• [Your task]: All lines in the entries below that hold "important" make up the answer.

Recorded data
>>>>

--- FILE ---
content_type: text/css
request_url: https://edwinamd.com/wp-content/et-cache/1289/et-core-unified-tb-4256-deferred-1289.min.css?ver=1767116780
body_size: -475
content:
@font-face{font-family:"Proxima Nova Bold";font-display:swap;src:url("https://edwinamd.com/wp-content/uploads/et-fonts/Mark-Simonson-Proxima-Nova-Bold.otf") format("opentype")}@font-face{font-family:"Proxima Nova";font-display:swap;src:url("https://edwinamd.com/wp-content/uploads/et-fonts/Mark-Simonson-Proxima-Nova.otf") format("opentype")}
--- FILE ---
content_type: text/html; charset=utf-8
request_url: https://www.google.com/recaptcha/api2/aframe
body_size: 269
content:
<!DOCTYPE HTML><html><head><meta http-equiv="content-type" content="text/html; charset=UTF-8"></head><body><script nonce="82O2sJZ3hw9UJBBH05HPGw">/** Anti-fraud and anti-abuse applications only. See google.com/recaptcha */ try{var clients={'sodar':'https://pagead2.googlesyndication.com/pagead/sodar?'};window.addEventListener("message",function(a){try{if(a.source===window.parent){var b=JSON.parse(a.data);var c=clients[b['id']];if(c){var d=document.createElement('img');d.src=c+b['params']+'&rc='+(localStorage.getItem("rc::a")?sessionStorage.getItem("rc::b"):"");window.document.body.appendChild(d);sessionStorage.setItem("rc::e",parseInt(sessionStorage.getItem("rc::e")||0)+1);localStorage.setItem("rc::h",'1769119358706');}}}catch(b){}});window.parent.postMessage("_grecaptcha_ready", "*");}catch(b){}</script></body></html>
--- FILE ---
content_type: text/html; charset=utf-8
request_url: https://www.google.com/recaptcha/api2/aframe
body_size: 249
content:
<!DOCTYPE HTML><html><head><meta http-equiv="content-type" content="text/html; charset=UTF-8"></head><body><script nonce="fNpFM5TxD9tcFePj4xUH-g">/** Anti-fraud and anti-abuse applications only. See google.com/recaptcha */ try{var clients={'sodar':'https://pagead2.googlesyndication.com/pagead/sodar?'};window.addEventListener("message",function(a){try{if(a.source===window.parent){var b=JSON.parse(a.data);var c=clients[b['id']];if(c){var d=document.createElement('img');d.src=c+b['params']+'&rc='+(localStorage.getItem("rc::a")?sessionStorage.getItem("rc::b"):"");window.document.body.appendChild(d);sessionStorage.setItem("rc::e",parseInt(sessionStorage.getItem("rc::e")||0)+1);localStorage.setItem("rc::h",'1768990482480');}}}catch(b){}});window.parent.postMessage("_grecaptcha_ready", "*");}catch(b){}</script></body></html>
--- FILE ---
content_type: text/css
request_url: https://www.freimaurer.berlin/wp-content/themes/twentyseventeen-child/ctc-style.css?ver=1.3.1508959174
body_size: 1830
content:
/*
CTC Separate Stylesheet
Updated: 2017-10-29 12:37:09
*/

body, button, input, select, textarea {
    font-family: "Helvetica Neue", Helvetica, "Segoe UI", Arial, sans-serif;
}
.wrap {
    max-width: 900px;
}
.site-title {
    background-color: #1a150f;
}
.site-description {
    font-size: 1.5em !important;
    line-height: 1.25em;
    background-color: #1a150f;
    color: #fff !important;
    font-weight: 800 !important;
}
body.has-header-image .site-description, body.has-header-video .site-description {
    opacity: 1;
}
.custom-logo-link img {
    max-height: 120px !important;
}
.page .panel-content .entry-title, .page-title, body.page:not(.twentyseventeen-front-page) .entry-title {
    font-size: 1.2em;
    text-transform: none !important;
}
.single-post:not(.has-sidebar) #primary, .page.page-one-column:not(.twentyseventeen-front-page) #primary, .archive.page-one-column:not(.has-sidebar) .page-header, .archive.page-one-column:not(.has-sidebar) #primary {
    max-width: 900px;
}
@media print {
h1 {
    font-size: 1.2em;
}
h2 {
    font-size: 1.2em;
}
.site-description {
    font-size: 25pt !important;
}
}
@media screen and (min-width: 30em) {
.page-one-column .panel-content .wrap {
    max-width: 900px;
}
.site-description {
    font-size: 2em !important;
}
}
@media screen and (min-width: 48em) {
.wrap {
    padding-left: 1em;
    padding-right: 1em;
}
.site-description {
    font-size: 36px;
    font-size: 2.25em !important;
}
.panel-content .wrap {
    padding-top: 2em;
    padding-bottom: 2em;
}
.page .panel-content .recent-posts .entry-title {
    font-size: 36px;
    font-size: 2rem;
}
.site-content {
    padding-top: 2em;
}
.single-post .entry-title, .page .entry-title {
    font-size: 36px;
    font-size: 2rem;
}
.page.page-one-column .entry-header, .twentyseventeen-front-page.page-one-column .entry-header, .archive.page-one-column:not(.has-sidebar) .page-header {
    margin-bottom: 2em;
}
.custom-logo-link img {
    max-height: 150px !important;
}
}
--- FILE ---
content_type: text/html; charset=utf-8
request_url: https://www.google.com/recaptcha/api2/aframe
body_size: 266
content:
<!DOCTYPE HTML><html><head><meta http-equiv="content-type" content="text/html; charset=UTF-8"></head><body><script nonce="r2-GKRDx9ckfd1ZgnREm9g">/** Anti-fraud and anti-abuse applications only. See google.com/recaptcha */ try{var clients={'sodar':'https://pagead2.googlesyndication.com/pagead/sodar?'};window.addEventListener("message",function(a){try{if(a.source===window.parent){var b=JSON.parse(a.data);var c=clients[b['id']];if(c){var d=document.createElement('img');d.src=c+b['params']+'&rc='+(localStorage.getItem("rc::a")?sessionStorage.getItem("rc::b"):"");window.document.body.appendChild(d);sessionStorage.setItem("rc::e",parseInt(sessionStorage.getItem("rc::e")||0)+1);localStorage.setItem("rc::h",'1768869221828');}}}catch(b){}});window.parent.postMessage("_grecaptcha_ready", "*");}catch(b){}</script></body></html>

<<<<

• [Answer to this exercise]:
    font-size: 1.5em !important;
    color: #fff !important;
    font-weight: 800 !important;
    max-height: 120px !important;
    text-transform: none !important;
    font-size: 25pt !important;
    font-size: 2em !important;
    font-size: 2.25em !important;
    max-height: 150px !important;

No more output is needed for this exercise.